ヤンマーCE EMEA、英国で販売網拡充

・メイソン・ブラザーズ(Mason Brothers)とロバート・コーツ・プラント・セールス(Robert Coates Plant Sales)を新規販売代理店に任命、ウェールズおよび英中西部・北西部のカバー体制を強化

ヤンマーCE EMEA(Yanmar Compact Equipment EMEA
:2026年2月24日

ヤンマーCE EMEAは2月24日、英国における販売・サービス体制を強化するため、家族経営の販売会社であるメイソン・ブラザーズ(Mason Brothers)およびロバート・コーツ・プラント・セールス(Robert Coates Plant Sales)の2社を新たに正規ディーラーとして任命したと発表した。これにより、ウェールズ全域およびミッドランズ(英中西部)、北西部地域での顧客対応力を高める。

両社の参画により、南・西・東ウェールズ、北ウェールズ、シュロップシャー、スタッフォードシャー、ダービーシャーにおけるサービス網が拡充。現地オペレーターはヤンマー製機械へのアクセス向上と、地域密着型のアフターサービスを受けられる体制が整う。

■ メイソン・ブラザーズ、ウェールズ全域で展開

メイソン・ブラザーズ(Mason Brothers)は、土木、建設、工具レンタル、採石業向けに70年以上の実績を持つ三世代続く家族経営企業。ナルバースおよびブリッジェンドの2拠点に、計8,000平方フィート超のワークショップと4,000平方フィートの部品倉庫を備え、営業担当および8人のモバイルサービスエンジニアを擁する。両拠点は戦略的に配置され、顧客の大半へ1時間以内で対応可能としている。

担当エリアは、カーディフ、ニューポート、セント・デイヴィッズ、カーマーゼン、ハーバーフォードウェスト、アベリストウィス、マシンレス、東部国境地域などを含む南・西・東ウェールズ全域。

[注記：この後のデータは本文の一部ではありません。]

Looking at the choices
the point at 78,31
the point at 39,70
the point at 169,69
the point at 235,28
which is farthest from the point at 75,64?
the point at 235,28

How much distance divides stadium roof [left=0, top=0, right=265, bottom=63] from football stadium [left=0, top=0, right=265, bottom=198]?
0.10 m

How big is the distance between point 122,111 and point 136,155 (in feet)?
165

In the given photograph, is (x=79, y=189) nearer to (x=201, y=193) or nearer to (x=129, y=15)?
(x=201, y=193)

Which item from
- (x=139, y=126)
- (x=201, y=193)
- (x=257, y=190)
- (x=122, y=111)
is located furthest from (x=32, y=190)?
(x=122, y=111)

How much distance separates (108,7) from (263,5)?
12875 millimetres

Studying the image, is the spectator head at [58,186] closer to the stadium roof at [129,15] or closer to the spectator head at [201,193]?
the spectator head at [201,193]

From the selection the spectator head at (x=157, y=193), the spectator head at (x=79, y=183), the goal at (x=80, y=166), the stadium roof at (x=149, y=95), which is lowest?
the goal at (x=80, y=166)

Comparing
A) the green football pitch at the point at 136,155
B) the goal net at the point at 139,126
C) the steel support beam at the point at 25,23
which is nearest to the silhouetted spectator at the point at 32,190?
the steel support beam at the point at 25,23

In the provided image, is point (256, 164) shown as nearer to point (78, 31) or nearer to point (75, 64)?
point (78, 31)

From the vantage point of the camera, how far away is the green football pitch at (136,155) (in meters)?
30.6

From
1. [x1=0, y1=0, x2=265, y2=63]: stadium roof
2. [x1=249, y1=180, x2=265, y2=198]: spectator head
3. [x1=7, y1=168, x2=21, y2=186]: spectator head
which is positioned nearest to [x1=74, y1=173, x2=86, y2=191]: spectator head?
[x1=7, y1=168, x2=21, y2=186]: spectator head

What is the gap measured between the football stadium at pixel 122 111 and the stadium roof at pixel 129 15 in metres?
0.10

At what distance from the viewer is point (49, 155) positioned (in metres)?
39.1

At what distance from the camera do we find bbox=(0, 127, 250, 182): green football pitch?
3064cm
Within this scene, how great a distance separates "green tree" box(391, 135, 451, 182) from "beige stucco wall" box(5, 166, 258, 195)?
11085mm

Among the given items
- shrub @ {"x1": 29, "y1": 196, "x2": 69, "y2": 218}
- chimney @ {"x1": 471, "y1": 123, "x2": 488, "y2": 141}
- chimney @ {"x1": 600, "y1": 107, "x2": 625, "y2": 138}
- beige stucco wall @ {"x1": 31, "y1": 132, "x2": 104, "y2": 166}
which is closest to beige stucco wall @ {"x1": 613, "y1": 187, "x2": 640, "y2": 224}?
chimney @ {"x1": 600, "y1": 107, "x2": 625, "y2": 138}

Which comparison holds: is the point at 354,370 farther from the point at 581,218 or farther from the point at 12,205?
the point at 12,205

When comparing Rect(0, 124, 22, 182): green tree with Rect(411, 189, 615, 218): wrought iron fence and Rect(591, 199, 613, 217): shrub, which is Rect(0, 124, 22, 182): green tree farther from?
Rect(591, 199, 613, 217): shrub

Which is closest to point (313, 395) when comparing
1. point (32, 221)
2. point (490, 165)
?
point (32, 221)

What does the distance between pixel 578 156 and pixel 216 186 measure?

同社はフランス・サンディジエにあるヤンマーの製造拠点を訪問後、提携を決定。ジャック・メイソン(Jack Mason)ゼネラルマネージャーは「非常に高い完成度の設計で、実際に操作すれば違いが分かる。より多くのオペレーターに体験してほしいブランドだ」と評価する。

2026年1月からは、SV08-1C(稼働重量1,035kg)からSV100-7(同9,705~9,815kg)までのミニショベル全機種に加え、クローラーダンパー全ラインアップを取り扱う。専用デモ機も導入し、SV26(2,740kg)や5~6トンクラス機への引き合いが強いという。安定性や滑らかな油圧操作性、不整地での走破性に優れ、ウェールズ特有の地盤条件に適するとともに、低ランニングコストが中小建設業者に評価されている。

■ ロバート・コーツ・プラント・セールス、北部・ミッドランズを担当

一方、ストーク=オン=トレント近郊タルクを拠点とするロバート・コーツ・プラント・セールス(Robert Coates Plant Sales)は、40年以上の実績を持つ機械販売会社。1980年代初頭に創業し、チェシャーとスタッフォードシャーの州境に専用施設を構え、販売・部品供給・サービスを一体で提供している。

13人のスタッフが同一拠点で連携し、コミュニケーションとチームワークを重視。リチャード・パリー(Richard Parry)セールスマネージャーは「家族的な企業文化が強み。常に連携し合う姿勢が顧客の信頼につながっている」と語る。

担当エリアは北ウェールズ、シュロップシャー、スタッフォードシャー、ダービーシャー。SV08マイクロ機から上位機までのコンパクトミニショベルとクローラーダンパー全機種を供給する。すでに初期在庫は入荷済みで、今後数週間で追加導入も予定。デモ機の配備、部品在庫の充実、迅速なサービス対応を柱に展開する。

同氏は「日本は当業界の技術基準を築いてきた存在であり、ヤンマーは今もその水準を体現する数少ないブランドだ」と評価。創業110年以上の歴史を持つ大阪発祥メーカーとしての品質、信頼性、滑らかな油圧性能が日常作業での差別化要因になると強調した。

■ 英国内での地域密着体制を一段と強化

フィル・エラム(Phil Elam)ヤンマー英国・アイルランド担当ビジネスマネージャーは、「今回の2社の参画により、ウェールズ、ミッドランズ、北西部での顧客支援体制が大幅に強化される。両社は高品質なサービスと長期的な顧客関係を重視する点で当社と価値観を共有している」とコメントしている。

英国市場における販売網の再編・強化が進む中、ヤンマーCE EMEAは地域密着型ディーラーとの連携を通じ、アフターサービス体制と顧客満足度の向上を図る方針だ。